> **Task details**: Write out, word for word, the part of the Darko Baljak profile that opens with the words containing "- Place of birth: Sremska" and closes with "Zrenjanin / 24 / (3)".

> **Text excerpt**:
Darko Baljak

Personal information
- Full name: Darko Baljak
- Date of birth: 29 July 1983 (age 41)
- Place of birth: Sremska Mitrovica, SFR Yugoslavia
- Height: 1.90 m (6 ft 3 in)
- Position(s): Midfielder

Senior career*
- Years: Team / Apps / (Gls)
- 2003–2007: Srem / 114 / (7)
- 2007–2009: Banat Zrenjanin / 24 / (3)
- 2009–2010: RFK Novi Sad / 5 / (0)
- 2010–2011: Banat Zrenjanin / 9 / (0)
- 2011: Srem / 8 / (0)
- 2012: Radnički Šid / 27 / (11)
- 2013: Fjölnir / 0 / (0)
- 2013: Sloga Erdevik
- 2014: Radnički Sremska Mitrovica / 12 / (1)
- Total:  / 199 / (22)

Managerial career
- 2016–2017: Radnički Sremska Mitrovica
- 2017: Radnički Sremska Mitrovica
- 2019–2022: Sloga Erdevik

= Darko Baljak =

Serbian football manager and player

Darko Baljak (Дарко Баљак; born 29 July 1983) is a Serbian football manager and former player.

Data entries
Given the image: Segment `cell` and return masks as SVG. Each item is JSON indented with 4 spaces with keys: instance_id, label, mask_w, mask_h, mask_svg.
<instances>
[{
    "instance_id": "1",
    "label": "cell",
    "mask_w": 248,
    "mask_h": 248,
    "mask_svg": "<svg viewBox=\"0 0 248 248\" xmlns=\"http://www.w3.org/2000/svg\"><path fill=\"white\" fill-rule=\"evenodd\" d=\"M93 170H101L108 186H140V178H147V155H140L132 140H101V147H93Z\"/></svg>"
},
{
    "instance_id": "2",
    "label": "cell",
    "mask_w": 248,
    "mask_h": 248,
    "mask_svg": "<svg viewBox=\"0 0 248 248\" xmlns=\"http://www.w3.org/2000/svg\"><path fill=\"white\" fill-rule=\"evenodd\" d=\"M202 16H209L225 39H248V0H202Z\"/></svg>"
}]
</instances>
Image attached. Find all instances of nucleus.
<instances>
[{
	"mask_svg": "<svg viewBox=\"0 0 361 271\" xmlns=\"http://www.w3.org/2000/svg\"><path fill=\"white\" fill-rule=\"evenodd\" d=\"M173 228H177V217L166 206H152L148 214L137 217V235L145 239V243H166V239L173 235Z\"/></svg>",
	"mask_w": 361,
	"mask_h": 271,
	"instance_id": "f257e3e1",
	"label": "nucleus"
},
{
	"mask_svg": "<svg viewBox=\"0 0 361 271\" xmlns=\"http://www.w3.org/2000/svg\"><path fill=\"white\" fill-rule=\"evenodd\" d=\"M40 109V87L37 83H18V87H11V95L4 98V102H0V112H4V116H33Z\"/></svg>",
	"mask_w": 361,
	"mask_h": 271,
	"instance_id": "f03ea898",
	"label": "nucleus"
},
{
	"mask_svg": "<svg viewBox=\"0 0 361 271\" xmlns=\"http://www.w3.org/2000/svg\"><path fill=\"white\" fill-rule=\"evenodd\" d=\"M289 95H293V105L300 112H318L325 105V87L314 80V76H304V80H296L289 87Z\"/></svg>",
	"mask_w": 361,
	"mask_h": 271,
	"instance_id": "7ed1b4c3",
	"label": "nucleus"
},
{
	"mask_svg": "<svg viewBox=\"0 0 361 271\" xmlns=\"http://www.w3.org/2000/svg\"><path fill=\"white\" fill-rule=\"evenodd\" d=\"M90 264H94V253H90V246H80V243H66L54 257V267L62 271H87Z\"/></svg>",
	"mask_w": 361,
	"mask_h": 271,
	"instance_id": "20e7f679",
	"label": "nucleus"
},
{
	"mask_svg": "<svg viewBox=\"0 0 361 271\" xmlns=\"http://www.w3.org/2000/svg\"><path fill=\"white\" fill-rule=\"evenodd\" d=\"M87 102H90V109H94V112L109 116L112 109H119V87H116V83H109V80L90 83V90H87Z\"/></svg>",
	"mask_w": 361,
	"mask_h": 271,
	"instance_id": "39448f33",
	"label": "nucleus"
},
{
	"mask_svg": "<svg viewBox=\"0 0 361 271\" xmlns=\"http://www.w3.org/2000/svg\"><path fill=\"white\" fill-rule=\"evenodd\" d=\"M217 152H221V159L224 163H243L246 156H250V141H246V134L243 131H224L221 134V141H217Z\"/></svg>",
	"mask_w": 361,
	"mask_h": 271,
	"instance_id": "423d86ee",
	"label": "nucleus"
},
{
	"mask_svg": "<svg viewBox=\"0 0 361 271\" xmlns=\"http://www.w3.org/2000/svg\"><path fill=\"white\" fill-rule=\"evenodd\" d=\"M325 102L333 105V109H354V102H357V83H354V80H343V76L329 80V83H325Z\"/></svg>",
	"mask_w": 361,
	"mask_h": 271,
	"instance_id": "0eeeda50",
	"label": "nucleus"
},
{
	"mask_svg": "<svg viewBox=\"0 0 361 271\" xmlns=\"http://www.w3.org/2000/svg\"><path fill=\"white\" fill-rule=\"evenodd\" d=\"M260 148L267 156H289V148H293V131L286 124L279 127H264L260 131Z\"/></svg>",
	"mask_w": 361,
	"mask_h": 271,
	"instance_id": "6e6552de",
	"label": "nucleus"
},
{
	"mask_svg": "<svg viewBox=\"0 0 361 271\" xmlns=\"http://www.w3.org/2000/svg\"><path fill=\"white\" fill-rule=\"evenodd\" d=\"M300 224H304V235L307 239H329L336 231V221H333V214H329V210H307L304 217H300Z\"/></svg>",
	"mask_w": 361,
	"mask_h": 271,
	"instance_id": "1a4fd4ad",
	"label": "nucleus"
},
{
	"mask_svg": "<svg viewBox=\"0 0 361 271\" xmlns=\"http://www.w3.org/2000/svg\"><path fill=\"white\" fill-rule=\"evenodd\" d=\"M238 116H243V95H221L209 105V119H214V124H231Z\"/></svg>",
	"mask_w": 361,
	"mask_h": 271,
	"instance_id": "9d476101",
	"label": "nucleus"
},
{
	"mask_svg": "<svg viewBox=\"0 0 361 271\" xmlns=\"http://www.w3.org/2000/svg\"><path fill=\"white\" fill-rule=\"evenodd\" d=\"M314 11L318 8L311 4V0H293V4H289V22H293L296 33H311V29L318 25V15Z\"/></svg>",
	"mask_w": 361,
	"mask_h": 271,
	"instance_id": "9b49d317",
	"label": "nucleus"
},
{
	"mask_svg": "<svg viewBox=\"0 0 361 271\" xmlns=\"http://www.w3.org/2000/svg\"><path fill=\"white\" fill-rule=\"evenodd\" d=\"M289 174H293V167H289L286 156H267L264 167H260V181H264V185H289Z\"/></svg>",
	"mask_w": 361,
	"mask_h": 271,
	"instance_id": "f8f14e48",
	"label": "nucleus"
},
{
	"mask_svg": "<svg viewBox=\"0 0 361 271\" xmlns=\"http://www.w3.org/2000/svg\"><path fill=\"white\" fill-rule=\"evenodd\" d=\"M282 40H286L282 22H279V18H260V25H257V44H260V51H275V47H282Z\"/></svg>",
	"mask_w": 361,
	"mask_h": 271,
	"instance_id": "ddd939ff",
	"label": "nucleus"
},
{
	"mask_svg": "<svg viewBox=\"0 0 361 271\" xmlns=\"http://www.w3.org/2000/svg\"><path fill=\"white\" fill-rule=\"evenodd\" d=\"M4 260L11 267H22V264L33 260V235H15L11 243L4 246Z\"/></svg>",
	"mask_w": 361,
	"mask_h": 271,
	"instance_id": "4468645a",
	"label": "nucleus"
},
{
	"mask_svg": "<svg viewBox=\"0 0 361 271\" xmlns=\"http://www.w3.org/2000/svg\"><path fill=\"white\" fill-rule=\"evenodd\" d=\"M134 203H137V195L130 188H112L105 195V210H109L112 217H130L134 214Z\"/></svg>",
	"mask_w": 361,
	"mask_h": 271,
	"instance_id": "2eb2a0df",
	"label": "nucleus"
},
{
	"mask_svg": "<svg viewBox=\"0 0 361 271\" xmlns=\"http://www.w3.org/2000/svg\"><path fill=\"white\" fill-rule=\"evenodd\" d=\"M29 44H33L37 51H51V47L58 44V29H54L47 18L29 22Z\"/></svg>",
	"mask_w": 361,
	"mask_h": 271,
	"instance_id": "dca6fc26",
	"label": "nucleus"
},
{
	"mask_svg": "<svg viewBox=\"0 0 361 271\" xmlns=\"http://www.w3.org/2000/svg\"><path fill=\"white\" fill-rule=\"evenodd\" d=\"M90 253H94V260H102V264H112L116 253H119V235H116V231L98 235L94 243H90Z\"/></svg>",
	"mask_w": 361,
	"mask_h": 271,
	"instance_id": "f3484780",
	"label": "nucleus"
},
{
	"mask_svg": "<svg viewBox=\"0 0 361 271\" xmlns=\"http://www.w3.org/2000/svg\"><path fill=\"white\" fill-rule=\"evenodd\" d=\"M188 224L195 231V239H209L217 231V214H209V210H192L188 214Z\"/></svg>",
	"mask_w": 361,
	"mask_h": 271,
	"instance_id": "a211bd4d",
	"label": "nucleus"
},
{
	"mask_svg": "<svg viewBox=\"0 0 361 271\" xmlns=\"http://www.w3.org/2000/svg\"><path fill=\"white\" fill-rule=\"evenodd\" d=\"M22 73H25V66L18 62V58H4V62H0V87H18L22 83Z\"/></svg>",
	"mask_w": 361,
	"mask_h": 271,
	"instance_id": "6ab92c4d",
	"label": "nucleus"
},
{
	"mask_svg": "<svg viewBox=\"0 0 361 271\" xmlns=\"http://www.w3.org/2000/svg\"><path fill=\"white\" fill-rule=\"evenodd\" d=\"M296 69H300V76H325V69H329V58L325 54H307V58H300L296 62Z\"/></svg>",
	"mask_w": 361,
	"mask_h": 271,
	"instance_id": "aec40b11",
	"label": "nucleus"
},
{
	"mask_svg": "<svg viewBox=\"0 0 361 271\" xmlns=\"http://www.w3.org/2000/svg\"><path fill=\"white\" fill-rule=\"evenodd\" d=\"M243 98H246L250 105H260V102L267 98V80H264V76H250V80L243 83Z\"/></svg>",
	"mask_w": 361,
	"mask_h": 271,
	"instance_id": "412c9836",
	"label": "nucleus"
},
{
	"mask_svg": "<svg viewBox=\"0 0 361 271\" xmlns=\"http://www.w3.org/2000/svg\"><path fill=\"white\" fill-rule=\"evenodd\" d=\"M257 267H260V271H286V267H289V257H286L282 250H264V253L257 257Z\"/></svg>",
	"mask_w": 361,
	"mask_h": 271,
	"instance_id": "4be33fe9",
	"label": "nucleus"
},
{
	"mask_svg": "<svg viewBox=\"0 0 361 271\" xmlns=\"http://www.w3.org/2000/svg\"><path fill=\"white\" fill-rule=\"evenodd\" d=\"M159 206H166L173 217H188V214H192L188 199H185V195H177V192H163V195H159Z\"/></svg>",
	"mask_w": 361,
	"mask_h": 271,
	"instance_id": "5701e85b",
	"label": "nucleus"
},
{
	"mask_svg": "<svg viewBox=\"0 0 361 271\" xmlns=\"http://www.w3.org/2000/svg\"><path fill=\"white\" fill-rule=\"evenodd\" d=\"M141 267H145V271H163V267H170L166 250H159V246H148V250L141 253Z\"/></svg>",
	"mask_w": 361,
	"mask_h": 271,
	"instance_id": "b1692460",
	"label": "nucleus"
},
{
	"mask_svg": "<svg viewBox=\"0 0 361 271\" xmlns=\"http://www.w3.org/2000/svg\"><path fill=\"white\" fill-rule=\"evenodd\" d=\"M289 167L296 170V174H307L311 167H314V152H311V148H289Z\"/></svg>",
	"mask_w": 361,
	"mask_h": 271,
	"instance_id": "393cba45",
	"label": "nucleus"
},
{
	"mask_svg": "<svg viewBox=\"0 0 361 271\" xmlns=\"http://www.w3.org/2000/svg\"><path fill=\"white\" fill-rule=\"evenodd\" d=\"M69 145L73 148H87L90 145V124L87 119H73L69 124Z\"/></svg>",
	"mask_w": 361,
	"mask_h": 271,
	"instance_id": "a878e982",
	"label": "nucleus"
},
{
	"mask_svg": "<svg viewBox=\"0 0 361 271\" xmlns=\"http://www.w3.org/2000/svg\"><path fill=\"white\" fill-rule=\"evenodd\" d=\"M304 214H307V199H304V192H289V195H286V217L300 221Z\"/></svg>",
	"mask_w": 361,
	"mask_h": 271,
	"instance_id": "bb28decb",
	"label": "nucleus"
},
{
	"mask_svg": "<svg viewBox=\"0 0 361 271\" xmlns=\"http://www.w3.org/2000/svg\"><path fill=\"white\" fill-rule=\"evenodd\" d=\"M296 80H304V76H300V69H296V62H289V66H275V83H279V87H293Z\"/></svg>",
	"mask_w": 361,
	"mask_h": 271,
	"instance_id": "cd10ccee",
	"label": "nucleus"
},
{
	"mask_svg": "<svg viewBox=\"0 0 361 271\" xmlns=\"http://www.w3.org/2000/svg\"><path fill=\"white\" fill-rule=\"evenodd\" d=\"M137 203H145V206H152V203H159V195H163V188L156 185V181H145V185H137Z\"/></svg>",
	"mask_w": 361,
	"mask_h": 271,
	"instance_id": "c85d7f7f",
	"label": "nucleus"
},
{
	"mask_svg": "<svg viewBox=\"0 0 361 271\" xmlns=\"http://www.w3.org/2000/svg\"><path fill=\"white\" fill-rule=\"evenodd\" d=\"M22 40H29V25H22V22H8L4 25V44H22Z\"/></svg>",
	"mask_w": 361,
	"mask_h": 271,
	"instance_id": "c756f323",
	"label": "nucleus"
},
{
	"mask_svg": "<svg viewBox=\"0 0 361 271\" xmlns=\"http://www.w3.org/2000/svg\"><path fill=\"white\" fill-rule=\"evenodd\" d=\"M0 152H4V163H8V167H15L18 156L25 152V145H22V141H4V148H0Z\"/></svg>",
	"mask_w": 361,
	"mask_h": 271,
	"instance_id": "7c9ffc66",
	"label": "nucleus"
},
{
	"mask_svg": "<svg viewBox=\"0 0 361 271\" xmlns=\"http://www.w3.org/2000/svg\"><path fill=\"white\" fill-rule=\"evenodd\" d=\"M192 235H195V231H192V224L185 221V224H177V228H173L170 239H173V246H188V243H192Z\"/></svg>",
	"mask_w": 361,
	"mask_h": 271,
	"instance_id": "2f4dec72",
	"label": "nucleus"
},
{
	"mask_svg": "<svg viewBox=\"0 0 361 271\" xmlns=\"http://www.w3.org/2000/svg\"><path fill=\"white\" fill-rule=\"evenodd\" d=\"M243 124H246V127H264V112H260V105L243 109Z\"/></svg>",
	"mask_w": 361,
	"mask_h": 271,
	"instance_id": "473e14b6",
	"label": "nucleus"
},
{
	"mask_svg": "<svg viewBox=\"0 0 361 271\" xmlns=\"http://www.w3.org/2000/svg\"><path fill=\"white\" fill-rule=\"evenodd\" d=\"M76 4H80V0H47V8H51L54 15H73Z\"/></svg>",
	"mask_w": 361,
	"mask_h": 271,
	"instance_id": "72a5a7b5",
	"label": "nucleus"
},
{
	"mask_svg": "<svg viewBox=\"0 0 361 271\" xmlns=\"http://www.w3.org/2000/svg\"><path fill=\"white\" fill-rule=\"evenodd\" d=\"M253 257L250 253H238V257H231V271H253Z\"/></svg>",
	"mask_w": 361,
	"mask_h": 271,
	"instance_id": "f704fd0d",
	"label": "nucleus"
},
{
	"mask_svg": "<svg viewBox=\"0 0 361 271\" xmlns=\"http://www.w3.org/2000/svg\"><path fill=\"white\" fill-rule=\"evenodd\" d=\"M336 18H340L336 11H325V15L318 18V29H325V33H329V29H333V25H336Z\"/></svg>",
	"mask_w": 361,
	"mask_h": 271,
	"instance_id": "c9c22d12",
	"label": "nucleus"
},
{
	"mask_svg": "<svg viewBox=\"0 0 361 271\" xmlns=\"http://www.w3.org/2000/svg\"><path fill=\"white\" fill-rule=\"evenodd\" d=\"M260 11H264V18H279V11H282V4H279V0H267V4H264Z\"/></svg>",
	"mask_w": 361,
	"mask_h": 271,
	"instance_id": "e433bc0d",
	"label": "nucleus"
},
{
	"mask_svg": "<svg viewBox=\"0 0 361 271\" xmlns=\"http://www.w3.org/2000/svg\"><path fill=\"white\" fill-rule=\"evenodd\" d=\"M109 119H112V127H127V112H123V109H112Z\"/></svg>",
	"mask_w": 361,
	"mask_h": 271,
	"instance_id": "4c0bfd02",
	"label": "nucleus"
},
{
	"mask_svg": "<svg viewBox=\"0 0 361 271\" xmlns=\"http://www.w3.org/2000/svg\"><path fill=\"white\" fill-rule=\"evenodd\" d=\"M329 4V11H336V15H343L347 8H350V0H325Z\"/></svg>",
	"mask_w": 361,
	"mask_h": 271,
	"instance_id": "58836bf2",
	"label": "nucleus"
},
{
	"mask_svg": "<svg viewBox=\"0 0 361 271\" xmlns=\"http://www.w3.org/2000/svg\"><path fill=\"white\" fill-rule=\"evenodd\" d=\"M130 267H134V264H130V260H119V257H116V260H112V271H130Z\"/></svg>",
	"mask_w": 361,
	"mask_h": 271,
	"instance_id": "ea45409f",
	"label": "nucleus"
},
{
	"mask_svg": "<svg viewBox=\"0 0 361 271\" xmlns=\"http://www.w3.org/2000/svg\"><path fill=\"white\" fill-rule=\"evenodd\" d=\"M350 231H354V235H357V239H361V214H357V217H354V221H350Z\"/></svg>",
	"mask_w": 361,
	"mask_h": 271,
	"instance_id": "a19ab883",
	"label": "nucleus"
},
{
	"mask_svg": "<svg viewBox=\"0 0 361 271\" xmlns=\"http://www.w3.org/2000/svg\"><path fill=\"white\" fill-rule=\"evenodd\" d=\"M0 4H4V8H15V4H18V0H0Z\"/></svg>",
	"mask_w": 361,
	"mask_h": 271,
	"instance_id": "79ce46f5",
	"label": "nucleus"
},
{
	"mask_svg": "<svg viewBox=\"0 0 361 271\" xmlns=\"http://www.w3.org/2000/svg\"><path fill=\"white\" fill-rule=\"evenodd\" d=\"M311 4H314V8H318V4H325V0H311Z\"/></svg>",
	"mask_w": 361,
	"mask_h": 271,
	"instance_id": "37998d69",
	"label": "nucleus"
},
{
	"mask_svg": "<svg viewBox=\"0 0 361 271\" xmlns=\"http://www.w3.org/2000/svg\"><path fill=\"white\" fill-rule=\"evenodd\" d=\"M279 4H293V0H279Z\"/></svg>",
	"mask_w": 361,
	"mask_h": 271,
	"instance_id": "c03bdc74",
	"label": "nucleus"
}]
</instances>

> **Reply**:
- Place of birth: Sremska Mitrovica, SFR Yugoslavia
- Height: 1.90 m (6 ft 3 in)
- Position(s): Midfielder

Senior career*
- Years: Team / Apps / (Gls)
- 2003–2007: Srem / 114 / (7)
- 2007–2009: Banat Zrenjanin / 24 / (3)